--- begin ---

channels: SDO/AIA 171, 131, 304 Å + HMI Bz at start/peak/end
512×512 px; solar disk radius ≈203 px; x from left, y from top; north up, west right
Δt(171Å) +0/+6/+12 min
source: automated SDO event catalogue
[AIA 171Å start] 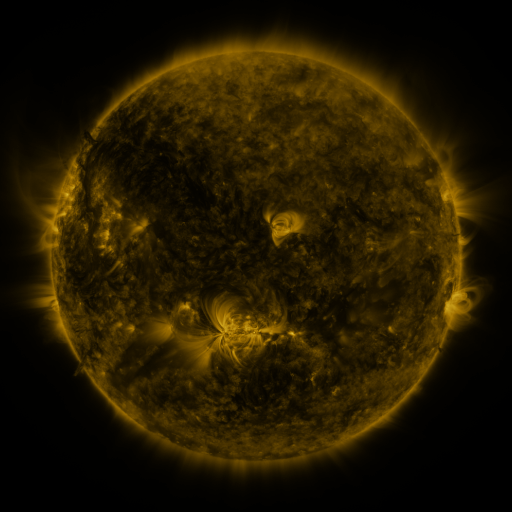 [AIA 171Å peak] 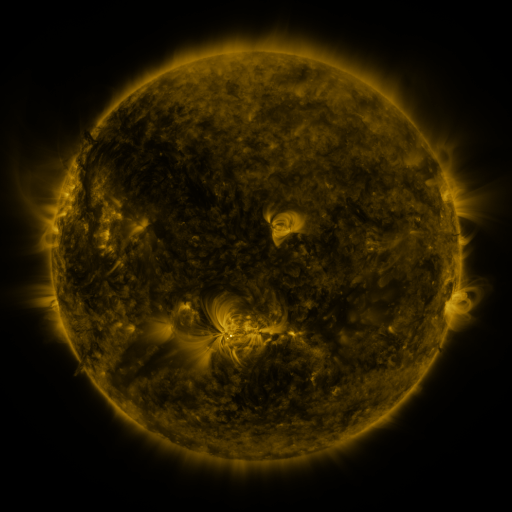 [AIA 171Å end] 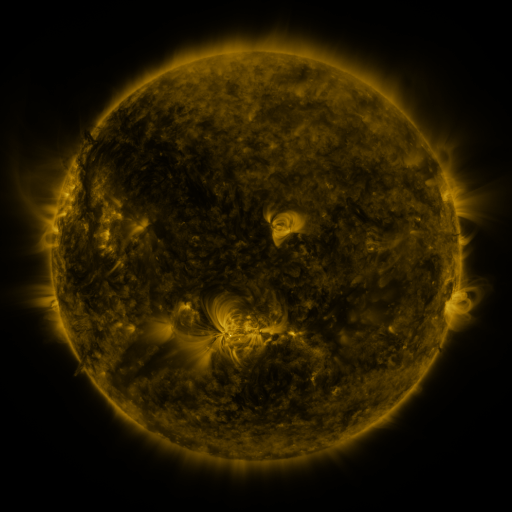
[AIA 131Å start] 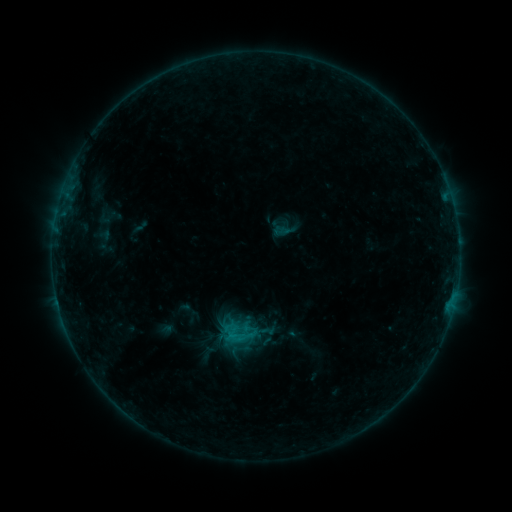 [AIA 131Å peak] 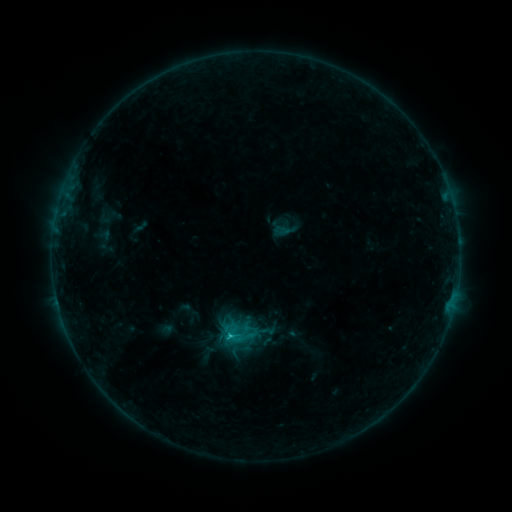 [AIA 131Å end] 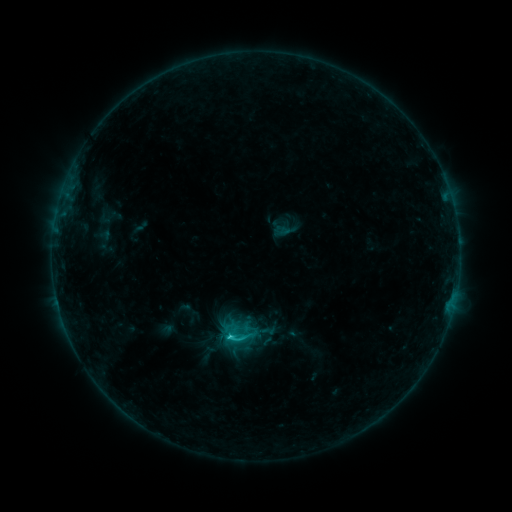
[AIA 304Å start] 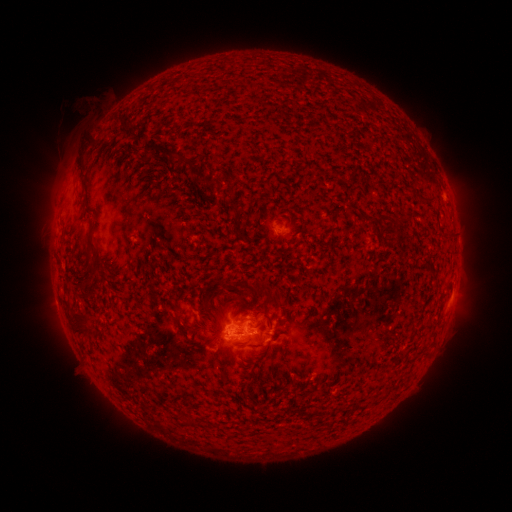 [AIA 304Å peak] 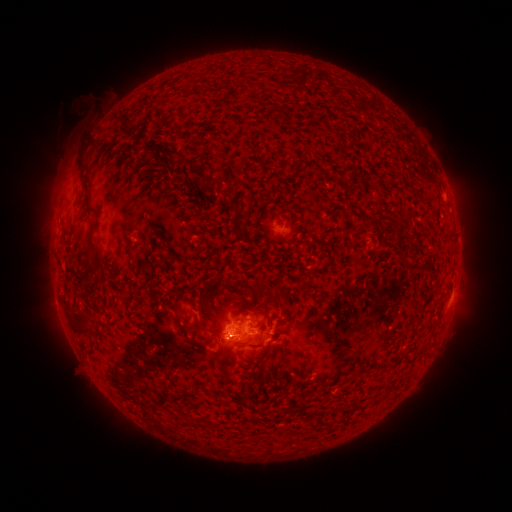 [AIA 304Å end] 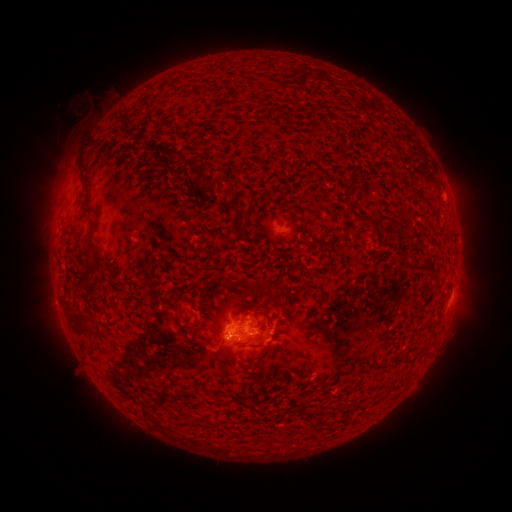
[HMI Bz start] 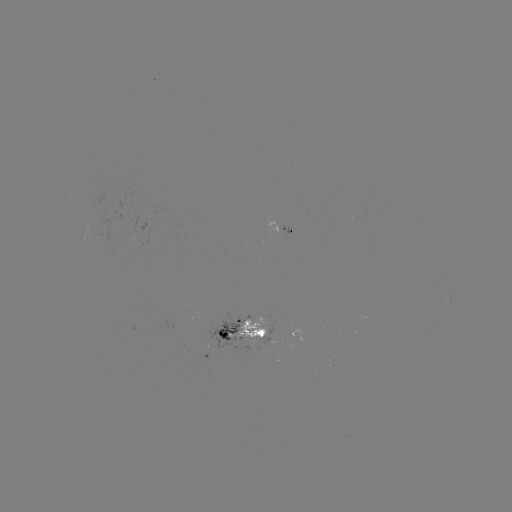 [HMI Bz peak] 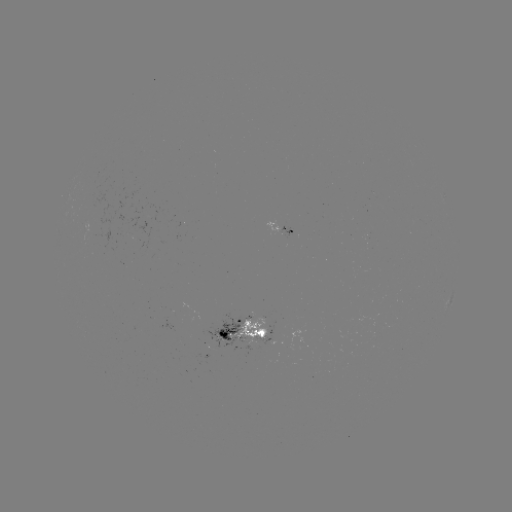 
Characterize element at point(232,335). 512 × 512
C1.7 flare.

--- end ---
--- begin ---

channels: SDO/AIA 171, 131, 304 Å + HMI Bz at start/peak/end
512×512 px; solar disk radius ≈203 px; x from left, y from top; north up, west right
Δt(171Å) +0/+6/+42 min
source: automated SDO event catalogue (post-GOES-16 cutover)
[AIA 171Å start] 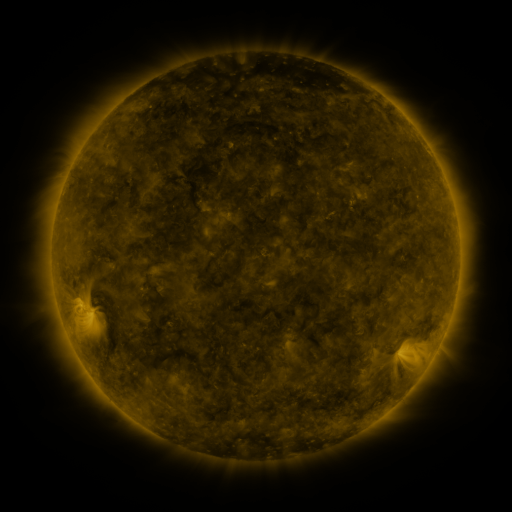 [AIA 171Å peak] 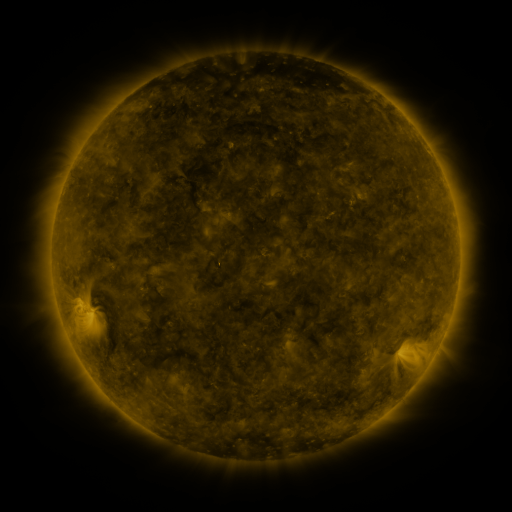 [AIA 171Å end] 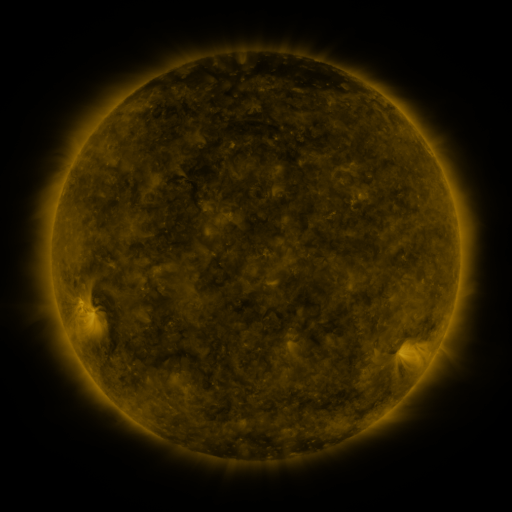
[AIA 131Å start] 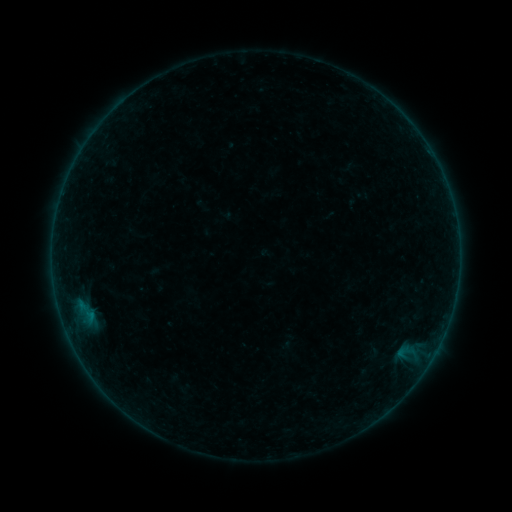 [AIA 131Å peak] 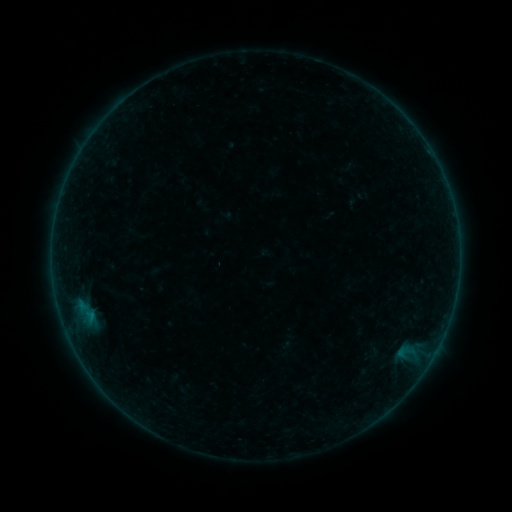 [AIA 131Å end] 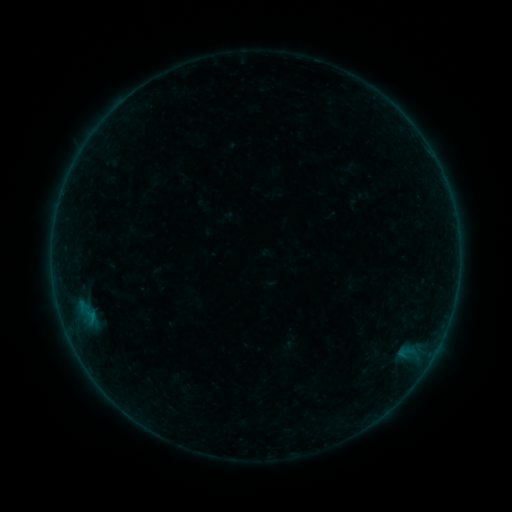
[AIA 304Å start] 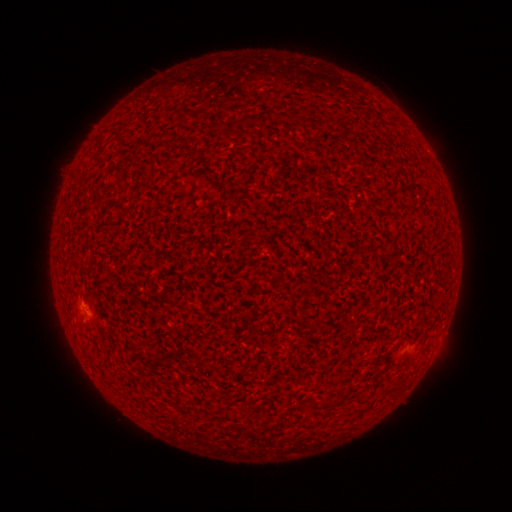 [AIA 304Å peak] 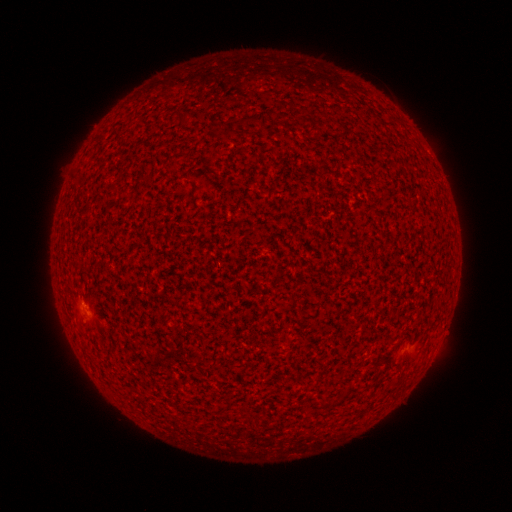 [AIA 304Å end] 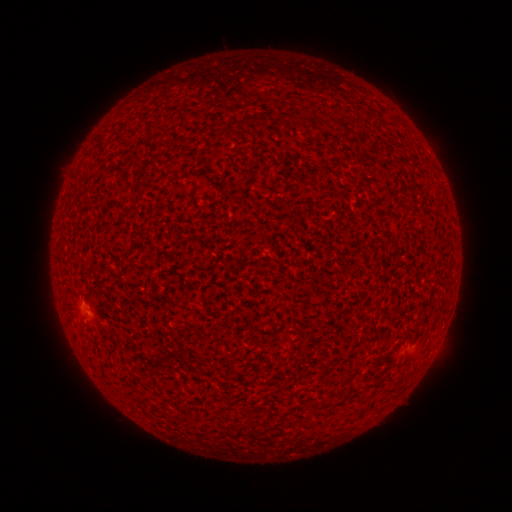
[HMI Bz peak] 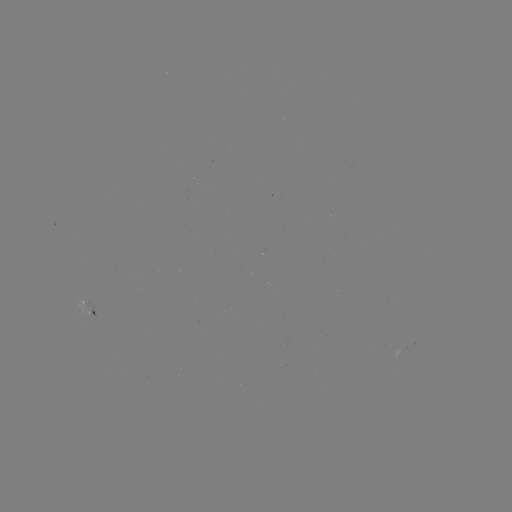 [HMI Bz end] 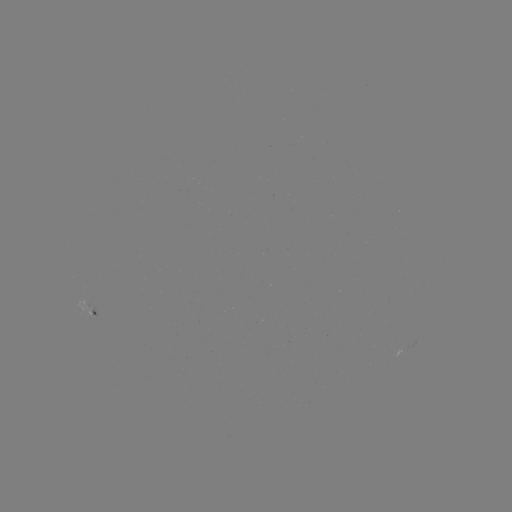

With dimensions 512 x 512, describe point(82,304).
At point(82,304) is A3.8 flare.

--- end ---
--- begin ---

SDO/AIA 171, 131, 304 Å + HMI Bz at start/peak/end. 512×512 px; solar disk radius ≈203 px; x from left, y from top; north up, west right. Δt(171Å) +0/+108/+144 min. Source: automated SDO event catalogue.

--- end ---

> **Exercise task**
Pull out every line of the records that contains the string "catalogue", matching case exactly, and copy each line in full.

> **Solution for this task**
source: automated SDO event catalogue
source: automated SDO event catalogue (post-GOES-16 cutover)
SDO/AIA 171, 131, 304 Å + HMI Bz at start/peak/end. 512×512 px; solar disk radius ≈203 px; x from left, y from top; north up, west right. Δt(171Å) +0/+108/+144 min. Source: automated SDO event catalogue.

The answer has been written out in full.